La palabra, aliada de las víctimas
Ocho escritores escucharon a ocho sobrevivientes de abuso sexual. Donde el silencio es cómplice, la palabra es aliada de las víctimas. De esta premisa surge el libro de la ONG. Su título: Somos sobrevivientes. Crónicas de abuso sexual en la infancia. Cuenta con la escritura de Sergio Olguín y Claudia Piñeiro, entre otros. Fue tal su éxito que la obra fue presentada ante la ONU en Suiza, en Ferias del Libro, y ante Presidencia. Definen el resultado como “un sueño hecho realidad”. “Nos decimos sobrevivientes por todos los que aún no pueden hablar”, explican.
Las historias de Sebastián y Silvia están relatadas en el libro. Los capítulos pertenecen a víctimas de 18 hasta 86 años. Se destaca el testimonio de Vera Iuguenburg, quien recordó a sus 60 años que fue abusada, y lo pudo contar a sus ochenta. “El Estado le pidió disculpas, por no haber brindado las condiciones necesarias para ella.
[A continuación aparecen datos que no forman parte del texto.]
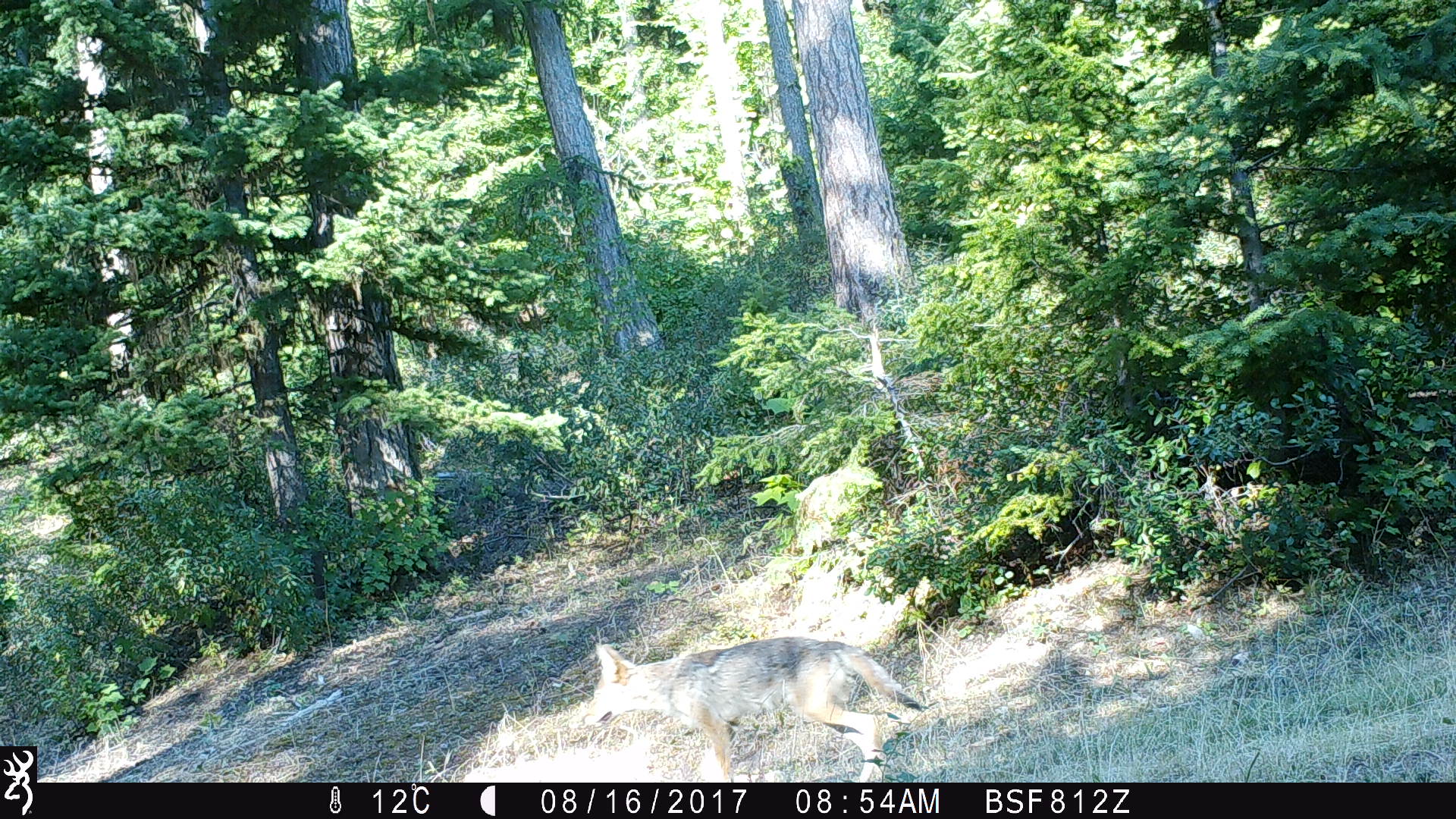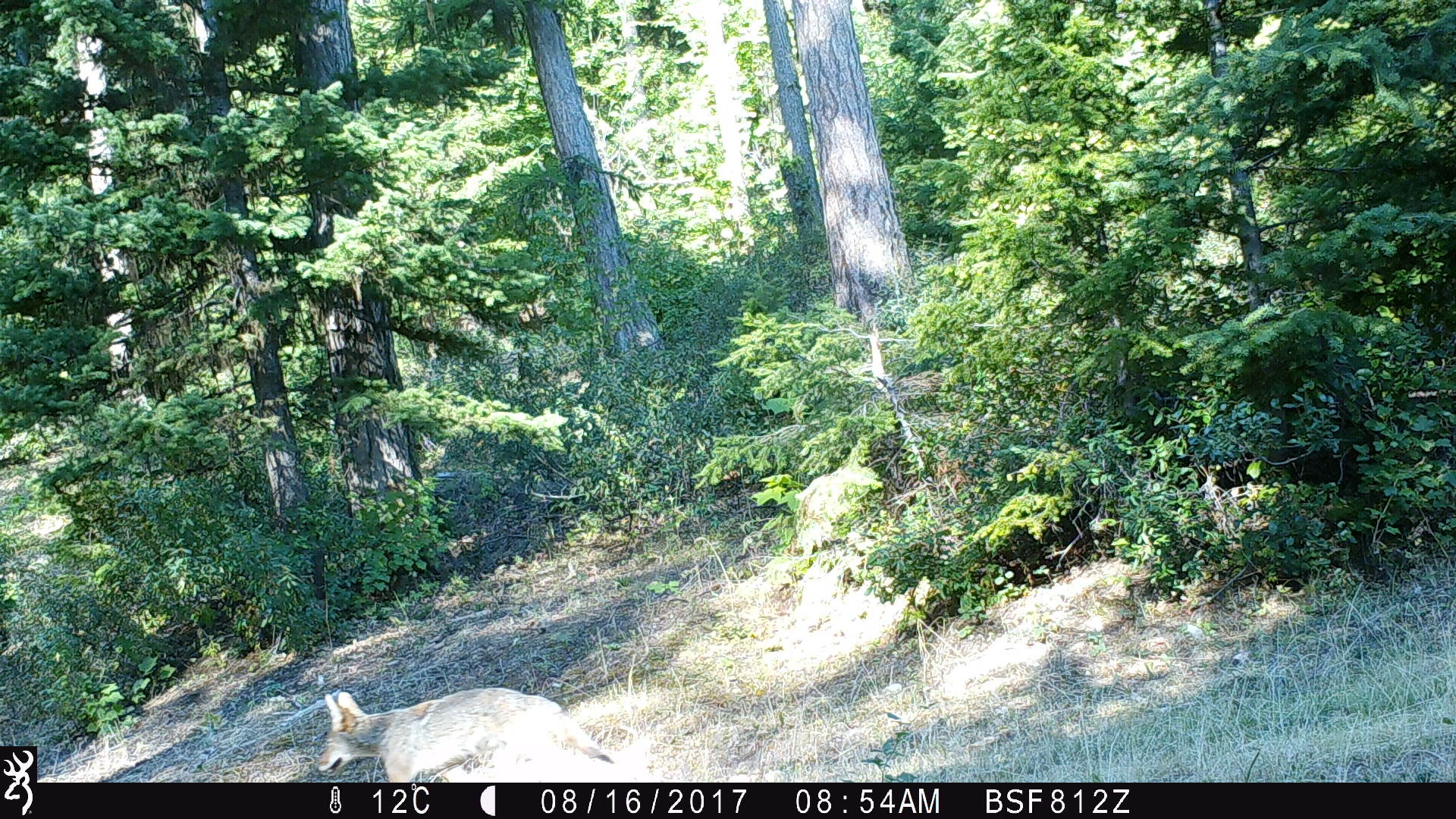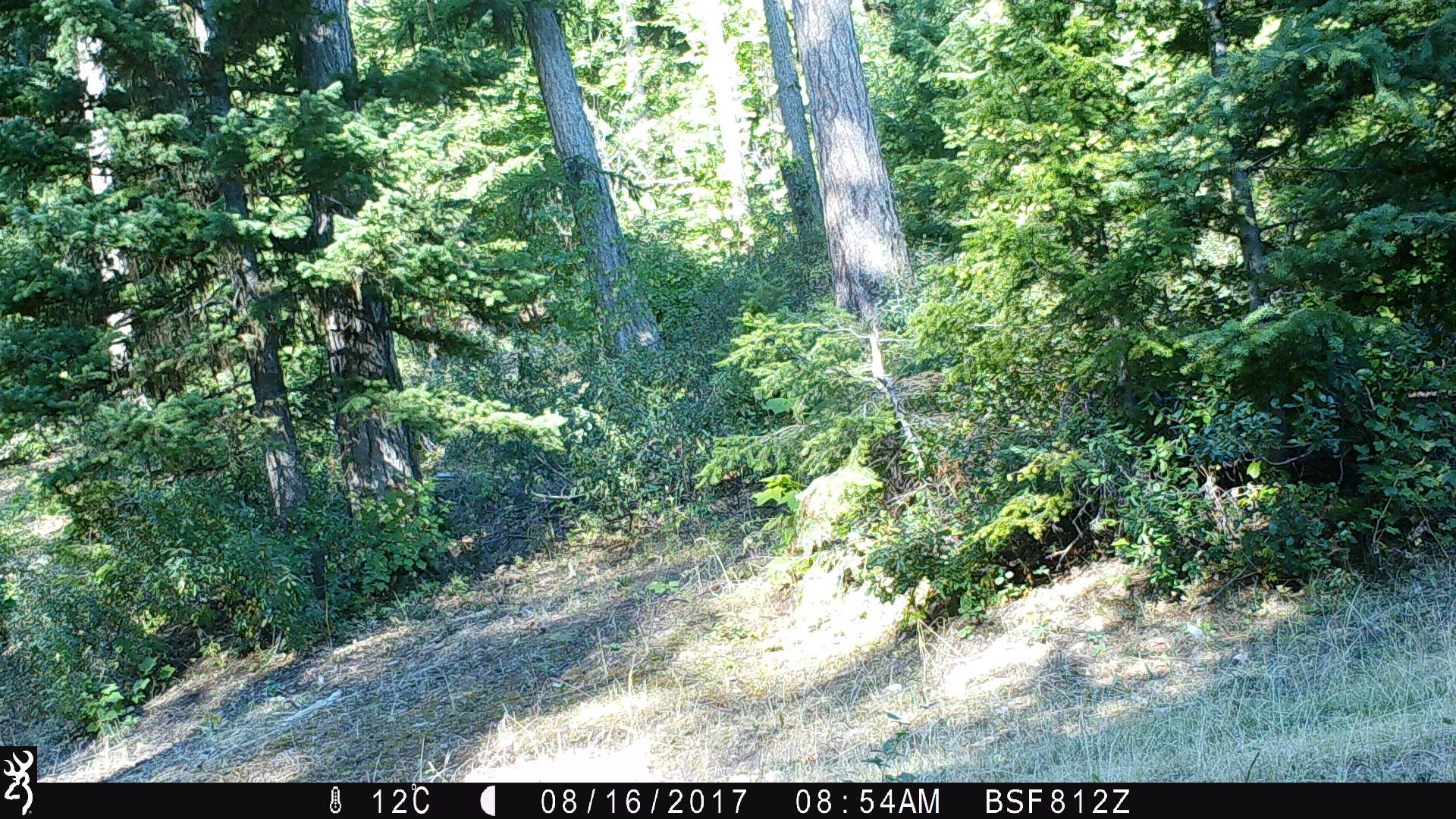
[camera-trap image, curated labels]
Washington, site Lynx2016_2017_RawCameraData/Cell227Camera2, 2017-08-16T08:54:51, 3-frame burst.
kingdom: Animalia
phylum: Chordata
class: Mammalia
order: Carnivora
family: Canidae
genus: Canis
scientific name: Canis latrans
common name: coyote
Canis latrans (coyote). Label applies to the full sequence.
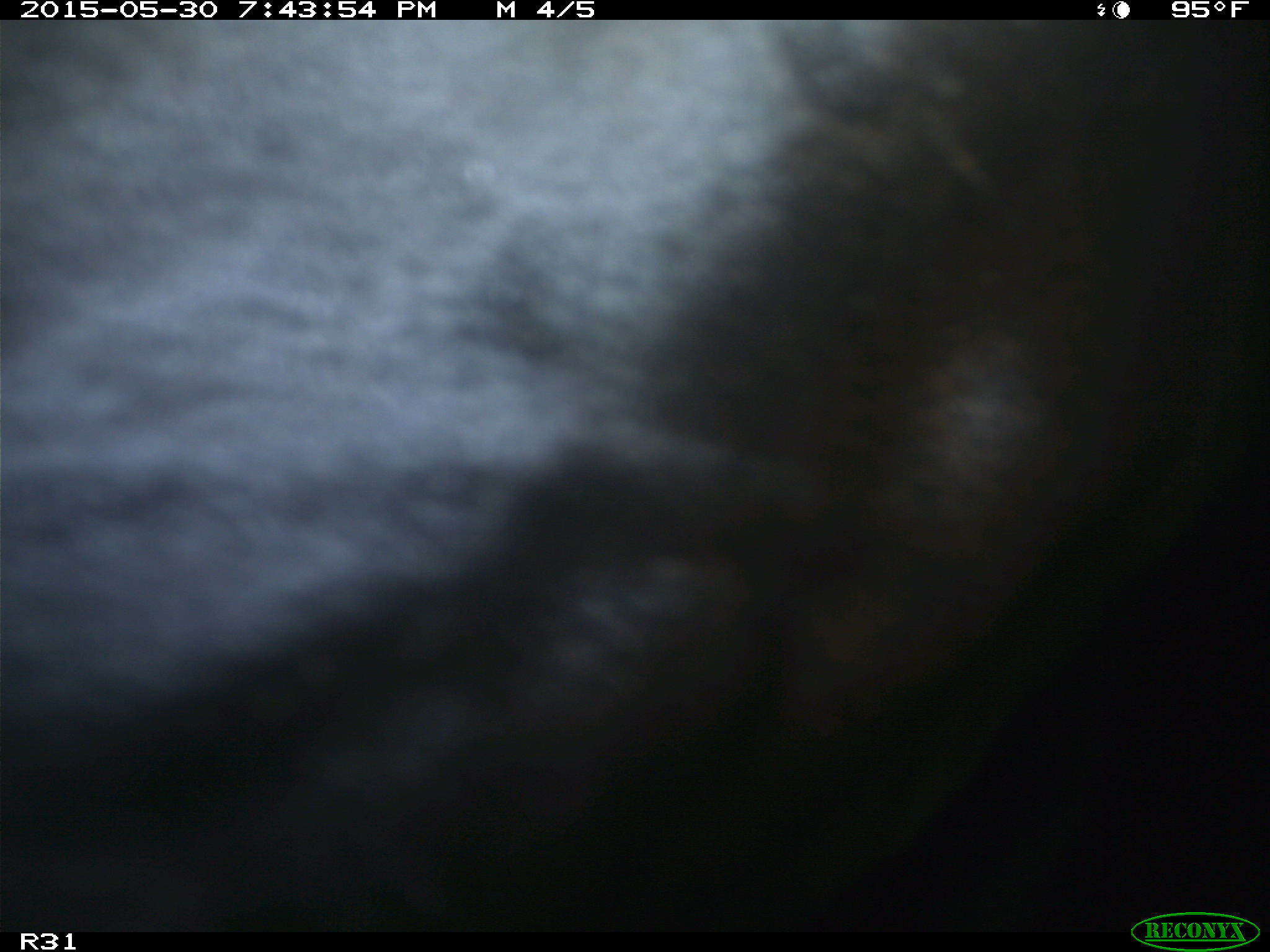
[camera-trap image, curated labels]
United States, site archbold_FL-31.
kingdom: Animalia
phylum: Chordata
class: Mammalia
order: Artiodactyla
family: Bovidae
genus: Bos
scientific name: Bos taurus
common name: domestic cow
Bos taurus (domestic cow).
Este año Vera hizo la denuncia por lo que sufrió cuando tenía 8 años. Hay veces que se logra poner en palabras el trauma al final de la vida”, cuenta Sebastián.
Extractos del libro
“(...) Equis le vendaba los ojos. Le hacía cosas o lo obligaba a que él las hiciera. Imposible que un nene de siete u ocho años pudiera saber que se había convertido en víctima de alguien diez años mayor, de alguien que él consideraba su amigo, el mayor de sus amigos(...)”. Jota, por Sergio Olguín.
“(...) De parte del colegio, escuché argumentos inconcebibles. Dijeron que lo que había hecho con nosotros era ‘un juego inapropiado’, lo calificaron como –cosas feas–.Y que, gracias a esas acciones se había encendido –una luz amarilla–. La luz amarilla apenas alcanzó para trasladarlo de localidad (...)”. Sebastián Cuattromo, por Claudia Piñeiro.
“(...) Sentí mucha vergüenza: yo me había casado con esta bestia. De pronto soy esa nena y todos mis demonios me rodean, me dañan, me atomizan (...)”. Silvia, por Claudia Aboaf.
“(...) Yo de chica fui abusada por un vecino. (...) ¿Y a quién le iba a decir en ese momento? Lo que esperaba todo el mundo era que mi papá abusara de mí o de alguno de mis hermanos, y no pasó. Pero este vecino sí. (...)”. Nadia, por Gabriela Cabezón Cámara.
“(...) Varias veces papá quiere entrar a mi cuarto, sigue convencido de que puede hacerme lo que quiere, grito antes que pueda ponerme una mano encima (...). Mamá lo sabe y no hace nada (...)”. Tatiana, por Juan Carlos Kreimer.
“(...) Comenzó a entender que le podían pasar cosas feas sin que nadie lo notara. El miedo al que no podía ponerle nombre era que sus hermanos se convirtieran en víctimas”. Sofía, por Fabián Martínez Siccardi.